● **The exercise**:
Repeat each record below exactly, dropping the pictures.
───── Records supplied ─────
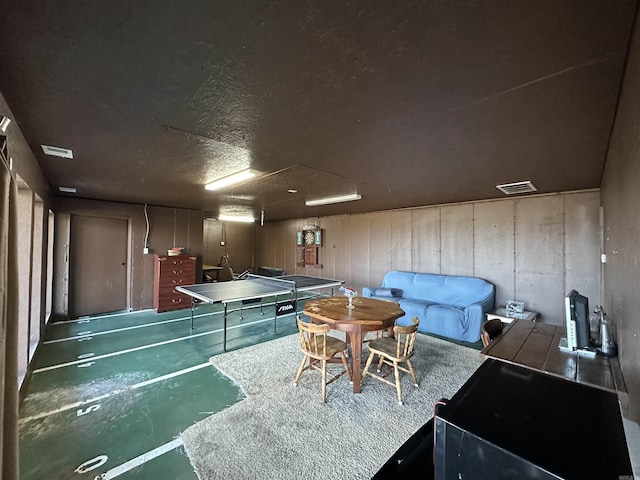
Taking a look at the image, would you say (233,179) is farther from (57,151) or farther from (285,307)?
(285,307)

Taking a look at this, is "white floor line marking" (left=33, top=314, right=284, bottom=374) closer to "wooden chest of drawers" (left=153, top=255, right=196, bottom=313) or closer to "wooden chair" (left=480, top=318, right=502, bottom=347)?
"wooden chest of drawers" (left=153, top=255, right=196, bottom=313)

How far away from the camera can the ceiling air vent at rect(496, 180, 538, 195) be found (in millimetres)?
3859

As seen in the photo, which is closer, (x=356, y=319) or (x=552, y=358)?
(x=552, y=358)

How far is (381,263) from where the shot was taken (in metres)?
6.89

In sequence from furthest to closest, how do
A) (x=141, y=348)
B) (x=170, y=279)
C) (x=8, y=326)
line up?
(x=170, y=279), (x=141, y=348), (x=8, y=326)

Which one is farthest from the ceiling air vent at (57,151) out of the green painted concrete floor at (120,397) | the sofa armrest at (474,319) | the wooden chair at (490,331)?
the sofa armrest at (474,319)

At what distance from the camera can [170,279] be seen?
241 inches

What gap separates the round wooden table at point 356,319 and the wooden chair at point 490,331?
3.23ft

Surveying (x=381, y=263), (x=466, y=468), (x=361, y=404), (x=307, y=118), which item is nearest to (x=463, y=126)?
(x=307, y=118)

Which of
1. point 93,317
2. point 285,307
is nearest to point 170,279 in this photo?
point 93,317

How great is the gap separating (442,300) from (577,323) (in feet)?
11.7

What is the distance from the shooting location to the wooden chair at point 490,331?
2.11 m

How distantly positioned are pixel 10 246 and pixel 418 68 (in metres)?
2.12

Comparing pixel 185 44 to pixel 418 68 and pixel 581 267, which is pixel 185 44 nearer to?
pixel 418 68
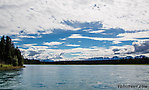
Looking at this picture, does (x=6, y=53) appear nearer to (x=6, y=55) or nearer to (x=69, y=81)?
(x=6, y=55)

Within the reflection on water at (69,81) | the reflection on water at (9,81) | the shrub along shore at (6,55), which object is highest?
the shrub along shore at (6,55)

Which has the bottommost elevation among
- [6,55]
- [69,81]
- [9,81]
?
[69,81]

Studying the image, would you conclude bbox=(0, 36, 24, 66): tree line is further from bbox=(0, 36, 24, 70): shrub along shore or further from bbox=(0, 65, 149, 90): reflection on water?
bbox=(0, 65, 149, 90): reflection on water

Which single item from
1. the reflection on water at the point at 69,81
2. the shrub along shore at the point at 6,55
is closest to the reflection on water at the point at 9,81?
the reflection on water at the point at 69,81

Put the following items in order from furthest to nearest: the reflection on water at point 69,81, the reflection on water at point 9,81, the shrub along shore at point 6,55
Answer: the shrub along shore at point 6,55, the reflection on water at point 9,81, the reflection on water at point 69,81

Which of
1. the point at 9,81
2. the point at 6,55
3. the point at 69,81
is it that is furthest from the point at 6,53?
the point at 69,81

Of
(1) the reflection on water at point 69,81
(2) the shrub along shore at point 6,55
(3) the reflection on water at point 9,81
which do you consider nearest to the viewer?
(1) the reflection on water at point 69,81

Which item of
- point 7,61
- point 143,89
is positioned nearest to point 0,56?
point 7,61

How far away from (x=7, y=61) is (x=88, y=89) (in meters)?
105

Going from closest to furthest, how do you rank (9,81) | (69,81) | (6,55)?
(9,81), (69,81), (6,55)

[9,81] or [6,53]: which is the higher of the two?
[6,53]

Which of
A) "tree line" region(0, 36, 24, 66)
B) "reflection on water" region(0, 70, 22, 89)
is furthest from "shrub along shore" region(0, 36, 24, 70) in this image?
Result: "reflection on water" region(0, 70, 22, 89)

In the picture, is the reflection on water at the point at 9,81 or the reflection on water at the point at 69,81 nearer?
the reflection on water at the point at 69,81

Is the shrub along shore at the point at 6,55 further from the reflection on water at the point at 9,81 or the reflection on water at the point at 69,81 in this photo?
the reflection on water at the point at 9,81
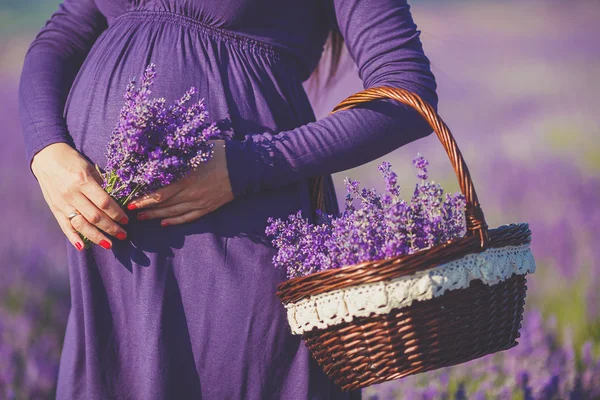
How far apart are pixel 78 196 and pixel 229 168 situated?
0.30 metres

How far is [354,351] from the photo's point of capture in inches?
45.9

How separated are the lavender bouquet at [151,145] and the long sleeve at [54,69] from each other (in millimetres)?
230

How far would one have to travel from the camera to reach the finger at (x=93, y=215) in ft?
3.95

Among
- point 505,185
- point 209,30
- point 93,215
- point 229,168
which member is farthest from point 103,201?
point 505,185

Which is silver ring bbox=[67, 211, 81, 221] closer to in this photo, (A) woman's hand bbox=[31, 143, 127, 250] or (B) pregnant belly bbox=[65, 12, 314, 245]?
(A) woman's hand bbox=[31, 143, 127, 250]

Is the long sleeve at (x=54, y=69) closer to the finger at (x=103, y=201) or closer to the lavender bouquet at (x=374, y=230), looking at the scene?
the finger at (x=103, y=201)

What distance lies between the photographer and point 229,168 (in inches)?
48.3

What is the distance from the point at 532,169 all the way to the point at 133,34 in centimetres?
351

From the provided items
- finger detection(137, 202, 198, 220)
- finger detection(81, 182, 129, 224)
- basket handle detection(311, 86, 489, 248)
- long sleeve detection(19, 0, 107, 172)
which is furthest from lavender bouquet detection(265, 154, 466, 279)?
long sleeve detection(19, 0, 107, 172)

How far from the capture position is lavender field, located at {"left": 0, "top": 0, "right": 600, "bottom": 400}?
2.67 m

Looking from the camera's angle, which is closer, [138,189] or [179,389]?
[138,189]

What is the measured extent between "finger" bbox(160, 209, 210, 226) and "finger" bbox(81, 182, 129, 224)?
3.3 inches

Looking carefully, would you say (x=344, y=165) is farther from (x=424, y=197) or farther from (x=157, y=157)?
(x=157, y=157)

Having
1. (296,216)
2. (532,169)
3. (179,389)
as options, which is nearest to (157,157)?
(296,216)
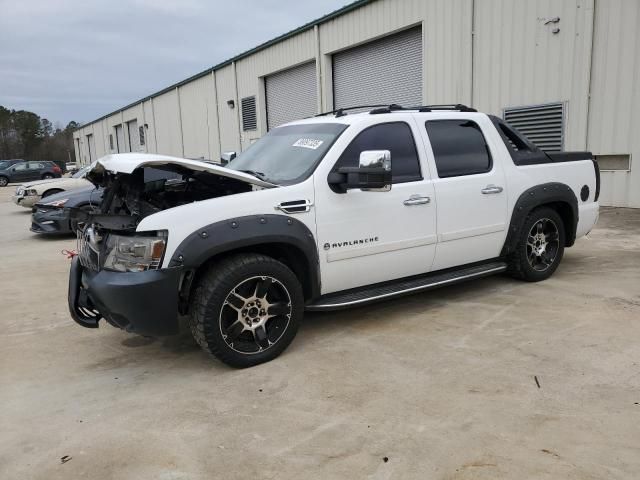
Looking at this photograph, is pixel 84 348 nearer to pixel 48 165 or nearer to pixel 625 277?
pixel 625 277

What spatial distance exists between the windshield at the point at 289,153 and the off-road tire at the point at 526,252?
2284 mm

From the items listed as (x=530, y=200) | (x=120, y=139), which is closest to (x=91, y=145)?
(x=120, y=139)

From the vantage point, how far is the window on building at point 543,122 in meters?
10.6

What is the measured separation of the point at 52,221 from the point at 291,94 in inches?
437

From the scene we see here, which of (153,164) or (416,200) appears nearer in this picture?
(153,164)

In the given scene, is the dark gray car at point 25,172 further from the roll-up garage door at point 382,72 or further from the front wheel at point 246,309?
the front wheel at point 246,309

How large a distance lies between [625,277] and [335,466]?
14.7 ft

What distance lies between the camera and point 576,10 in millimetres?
9938

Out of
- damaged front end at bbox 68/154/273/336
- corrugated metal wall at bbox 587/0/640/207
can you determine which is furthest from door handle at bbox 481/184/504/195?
corrugated metal wall at bbox 587/0/640/207

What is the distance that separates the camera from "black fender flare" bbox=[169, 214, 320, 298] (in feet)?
11.1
─────
● **Output for this task**:
Taking a look at the image, would you say (233,179) is farther from (57,151) or farther from (285,307)?
(285,307)

Taking a look at this, is "white floor line marking" (left=33, top=314, right=284, bottom=374) closer to "wooden chest of drawers" (left=153, top=255, right=196, bottom=313) or closer to "wooden chair" (left=480, top=318, right=502, bottom=347)?
"wooden chest of drawers" (left=153, top=255, right=196, bottom=313)

How far away from the camera can the ceiling air vent at rect(496, 180, 538, 195) be found (in millimetres)?
3859

As seen in the photo, which is closer, (x=356, y=319) or (x=552, y=358)?
(x=552, y=358)

How far is (381,263) from where the shot was taken (in metres)?
6.89

In sequence from furthest to closest, how do
A) (x=141, y=348)
B) (x=170, y=279)
C) (x=8, y=326)
line up?
(x=170, y=279), (x=141, y=348), (x=8, y=326)

Which one is farthest from the ceiling air vent at (57,151) out of the green painted concrete floor at (120,397) | the sofa armrest at (474,319) | the wooden chair at (490,331)?
the sofa armrest at (474,319)

At what distance from the camera can [170,279] be seen?
241 inches

What gap separates the round wooden table at point 356,319 and the wooden chair at point 490,331?
3.23ft

Surveying (x=381, y=263), (x=466, y=468), (x=361, y=404), (x=307, y=118), which item is nearest to (x=463, y=126)?
(x=307, y=118)

Which of
1. point 93,317
2. point 285,307
is nearest to point 170,279 in this photo?
point 93,317

How great is the gap separating (442,300) from (577,323) (in feet)?
11.7

What is the distance from the shooting location to the wooden chair at point 490,331?
2.11 m

How distantly positioned are pixel 10 246 and pixel 418 68 (in metres)?
2.12

Comparing pixel 185 44 to pixel 418 68 and pixel 581 267, which is pixel 185 44 nearer to?
pixel 418 68
Looking at this picture, does (x=6, y=53) appear nearer to (x=6, y=55) or nearer to (x=69, y=81)?
(x=6, y=55)

Within the reflection on water at (69,81) | the reflection on water at (9,81) | the shrub along shore at (6,55), which object is highest?
the shrub along shore at (6,55)

Which has the bottommost elevation among
- [6,55]
- [69,81]
- [9,81]
?
[69,81]

Studying the image, would you conclude bbox=(0, 36, 24, 66): tree line is further from bbox=(0, 36, 24, 70): shrub along shore or further from bbox=(0, 65, 149, 90): reflection on water?
bbox=(0, 65, 149, 90): reflection on water

Which single item from
1. the reflection on water at the point at 69,81
2. the shrub along shore at the point at 6,55
is closest to the reflection on water at the point at 9,81?
the reflection on water at the point at 69,81

Put the following items in order from furthest to nearest: the reflection on water at point 69,81, the reflection on water at point 9,81, the shrub along shore at point 6,55
Answer: the shrub along shore at point 6,55, the reflection on water at point 9,81, the reflection on water at point 69,81

Which of
1. the point at 9,81
2. the point at 6,55
3. the point at 69,81
is it that is furthest from the point at 6,53?
the point at 69,81

Of
(1) the reflection on water at point 69,81
(2) the shrub along shore at point 6,55
(3) the reflection on water at point 9,81
which do you consider nearest to the viewer?
(1) the reflection on water at point 69,81

Which item of
- point 7,61
- point 143,89
is positioned nearest to point 0,56?
point 7,61

How far away from (x=7, y=61) is (x=88, y=89) (in meters)?
105

Going from closest to furthest, how do you rank (9,81) | (69,81) | (6,55)?
(9,81), (69,81), (6,55)

[9,81] or [6,53]: which is the higher of the two?
[6,53]

Which of
A) "tree line" region(0, 36, 24, 66)
B) "reflection on water" region(0, 70, 22, 89)
is furthest from "shrub along shore" region(0, 36, 24, 70) in this image?
Result: "reflection on water" region(0, 70, 22, 89)

In the picture, is the reflection on water at the point at 9,81 or the reflection on water at the point at 69,81 nearer?
the reflection on water at the point at 69,81

Is the shrub along shore at the point at 6,55 further from the reflection on water at the point at 9,81 or the reflection on water at the point at 69,81 in this photo?
the reflection on water at the point at 9,81
How far apart are pixel 78 196 and pixel 229 168 situated?
0.30 metres

How far is [354,351] from the photo's point of capture in inches?
45.9

How separated are the lavender bouquet at [151,145] and the long sleeve at [54,69] from each other (in millimetres)?
230

How far would one have to travel from the camera to reach the finger at (x=93, y=215) in ft?
3.95

Among
- point 505,185
- point 209,30
- point 93,215
- point 229,168
which member is farthest from point 103,201?
point 505,185

Which is silver ring bbox=[67, 211, 81, 221] closer to in this photo, (A) woman's hand bbox=[31, 143, 127, 250] or (B) pregnant belly bbox=[65, 12, 314, 245]?
(A) woman's hand bbox=[31, 143, 127, 250]

Is the long sleeve at (x=54, y=69) closer to the finger at (x=103, y=201) or closer to the lavender bouquet at (x=374, y=230), looking at the scene?
the finger at (x=103, y=201)

What distance lies between the photographer and point 229,168 (in inches)?
48.3

What is the distance from the point at 532,169 all the way to the point at 133,34 in centimetres?
351

From the provided items
- finger detection(137, 202, 198, 220)
- finger detection(81, 182, 129, 224)
- basket handle detection(311, 86, 489, 248)
- long sleeve detection(19, 0, 107, 172)
which is furthest from lavender bouquet detection(265, 154, 466, 279)?
long sleeve detection(19, 0, 107, 172)

How far from the capture position is lavender field, located at {"left": 0, "top": 0, "right": 600, "bottom": 400}?
2.67 m

Looking from the camera's angle, which is closer, [138,189] or [179,389]?
[138,189]

What is the measured extent between "finger" bbox(160, 209, 210, 226) and "finger" bbox(81, 182, 129, 224)?
3.3 inches

Looking carefully, would you say (x=344, y=165) is farther from (x=424, y=197) or farther from (x=157, y=157)?
(x=157, y=157)

Having
1. (296,216)
2. (532,169)
3. (179,389)
as options, which is nearest to (157,157)?
(296,216)
Looking at this photograph, is pixel 84 348 nearer to pixel 48 165 or nearer to pixel 625 277?
pixel 625 277

What spatial distance exists between the windshield at the point at 289,153 and the off-road tire at the point at 526,252?
2284 mm

From the items listed as (x=530, y=200) | (x=120, y=139), which is closest to (x=91, y=145)?
(x=120, y=139)

From the vantage point, how far is the window on building at point 543,122 in meters?
10.6

What is the measured separation of the point at 52,221 from the point at 291,94 in inches?
437

From the scene we see here, which of (153,164) or (416,200) appears nearer in this picture?
(153,164)

In the given scene, is the dark gray car at point 25,172 further from the roll-up garage door at point 382,72 or further from the front wheel at point 246,309?
the front wheel at point 246,309

How large a distance lies between [625,277] and [335,466]?
14.7 ft

What distance lies between the camera and point 576,10 in millimetres?
9938

Out of
- damaged front end at bbox 68/154/273/336
- corrugated metal wall at bbox 587/0/640/207
can you determine which is furthest from door handle at bbox 481/184/504/195?
corrugated metal wall at bbox 587/0/640/207

What is the distance that separates the camera from "black fender flare" bbox=[169, 214, 320, 298] (in feet)?
11.1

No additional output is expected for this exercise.